Required work.
Return the data below verbatim, from its first line through the line containing "rusty locomotive [7, 8, 142, 86]", with that line included.

Supplied entries.
==============================

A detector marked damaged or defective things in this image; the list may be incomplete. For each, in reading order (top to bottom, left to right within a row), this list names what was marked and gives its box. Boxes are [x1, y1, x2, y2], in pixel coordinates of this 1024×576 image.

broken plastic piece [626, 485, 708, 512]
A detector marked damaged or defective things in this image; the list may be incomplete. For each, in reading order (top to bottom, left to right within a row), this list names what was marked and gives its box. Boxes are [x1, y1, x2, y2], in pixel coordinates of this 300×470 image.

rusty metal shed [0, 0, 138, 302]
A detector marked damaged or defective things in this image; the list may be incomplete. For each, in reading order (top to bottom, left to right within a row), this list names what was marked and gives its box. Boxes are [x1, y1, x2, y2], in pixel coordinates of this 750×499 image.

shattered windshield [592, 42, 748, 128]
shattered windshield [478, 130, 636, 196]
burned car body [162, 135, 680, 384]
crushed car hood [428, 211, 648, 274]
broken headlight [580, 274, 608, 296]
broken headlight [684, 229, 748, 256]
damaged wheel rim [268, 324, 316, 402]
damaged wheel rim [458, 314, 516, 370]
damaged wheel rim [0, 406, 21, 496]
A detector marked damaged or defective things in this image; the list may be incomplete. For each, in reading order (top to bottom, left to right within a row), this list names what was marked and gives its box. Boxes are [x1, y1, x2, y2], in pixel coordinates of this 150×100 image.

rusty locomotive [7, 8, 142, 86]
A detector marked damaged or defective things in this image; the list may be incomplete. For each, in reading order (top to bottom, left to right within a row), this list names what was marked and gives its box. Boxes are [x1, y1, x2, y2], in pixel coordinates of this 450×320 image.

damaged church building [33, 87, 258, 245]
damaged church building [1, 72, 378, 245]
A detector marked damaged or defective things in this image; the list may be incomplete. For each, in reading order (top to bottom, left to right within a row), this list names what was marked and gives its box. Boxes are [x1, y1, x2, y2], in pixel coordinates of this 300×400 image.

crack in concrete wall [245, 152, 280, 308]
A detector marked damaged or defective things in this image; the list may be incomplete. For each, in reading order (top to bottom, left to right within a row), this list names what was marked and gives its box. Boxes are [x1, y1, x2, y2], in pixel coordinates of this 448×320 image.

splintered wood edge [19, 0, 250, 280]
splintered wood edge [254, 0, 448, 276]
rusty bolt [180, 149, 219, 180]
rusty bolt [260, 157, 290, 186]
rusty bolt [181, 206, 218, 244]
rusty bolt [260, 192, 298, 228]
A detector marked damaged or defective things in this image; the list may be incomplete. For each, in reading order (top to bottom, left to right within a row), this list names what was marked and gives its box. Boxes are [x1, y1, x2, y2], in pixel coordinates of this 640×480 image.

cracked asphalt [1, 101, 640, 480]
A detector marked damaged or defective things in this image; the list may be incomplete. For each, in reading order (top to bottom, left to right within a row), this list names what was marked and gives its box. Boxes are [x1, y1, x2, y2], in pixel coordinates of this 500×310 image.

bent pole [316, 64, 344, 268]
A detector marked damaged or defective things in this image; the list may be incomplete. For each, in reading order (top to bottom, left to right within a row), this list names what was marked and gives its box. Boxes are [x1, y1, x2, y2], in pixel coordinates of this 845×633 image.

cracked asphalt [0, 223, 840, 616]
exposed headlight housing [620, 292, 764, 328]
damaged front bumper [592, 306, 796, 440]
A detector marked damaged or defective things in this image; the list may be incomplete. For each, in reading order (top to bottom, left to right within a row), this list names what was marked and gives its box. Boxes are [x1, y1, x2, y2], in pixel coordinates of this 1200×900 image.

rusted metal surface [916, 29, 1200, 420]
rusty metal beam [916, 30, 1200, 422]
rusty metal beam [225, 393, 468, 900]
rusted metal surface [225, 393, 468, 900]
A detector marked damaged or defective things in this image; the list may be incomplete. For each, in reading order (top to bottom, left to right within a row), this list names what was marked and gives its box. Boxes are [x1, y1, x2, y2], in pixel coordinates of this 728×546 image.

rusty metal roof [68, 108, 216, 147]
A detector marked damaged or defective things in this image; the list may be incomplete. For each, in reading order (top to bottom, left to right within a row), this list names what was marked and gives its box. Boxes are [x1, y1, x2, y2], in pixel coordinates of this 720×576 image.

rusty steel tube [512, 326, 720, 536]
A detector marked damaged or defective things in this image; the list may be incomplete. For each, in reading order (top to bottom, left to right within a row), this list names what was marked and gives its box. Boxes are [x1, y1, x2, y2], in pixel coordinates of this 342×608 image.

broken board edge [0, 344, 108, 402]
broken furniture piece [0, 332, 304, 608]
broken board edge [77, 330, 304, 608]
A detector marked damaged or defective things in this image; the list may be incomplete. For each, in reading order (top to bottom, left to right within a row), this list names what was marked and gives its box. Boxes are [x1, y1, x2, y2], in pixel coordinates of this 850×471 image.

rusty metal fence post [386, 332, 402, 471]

==============================

Answer below.
A detector marked damaged or defective things in this image; the list may be incomplete. For each, in reading order (top to bottom, left to right within a row), this list names what was marked and gives its box. Boxes are [x1, y1, x2, y2], in pixel coordinates of this 1024×576 image.

broken plastic piece [626, 485, 708, 512]
A detector marked damaged or defective things in this image; the list may be incomplete. For each, in reading order (top to bottom, left to right within a row), this list names what was marked and gives its box. Boxes are [x1, y1, x2, y2], in pixel coordinates of this 300×470 image.

rusty metal shed [0, 0, 138, 302]
A detector marked damaged or defective things in this image; the list may be incomplete. For each, in reading order (top to bottom, left to right within a row), this list names what was marked and gives its box. Boxes are [x1, y1, x2, y2], in pixel coordinates of this 750×499 image.

shattered windshield [592, 42, 748, 128]
shattered windshield [478, 130, 636, 196]
burned car body [162, 135, 680, 384]
crushed car hood [428, 211, 648, 274]
broken headlight [580, 274, 608, 296]
broken headlight [684, 229, 748, 256]
damaged wheel rim [268, 324, 316, 402]
damaged wheel rim [458, 314, 516, 370]
damaged wheel rim [0, 406, 21, 496]
A detector marked damaged or defective things in this image; the list may be incomplete. For each, in reading order (top to bottom, left to right within a row), this list names what was marked and gives its box. Boxes are [x1, y1, x2, y2], in pixel coordinates of this 150×100 image.

rusty locomotive [7, 8, 142, 86]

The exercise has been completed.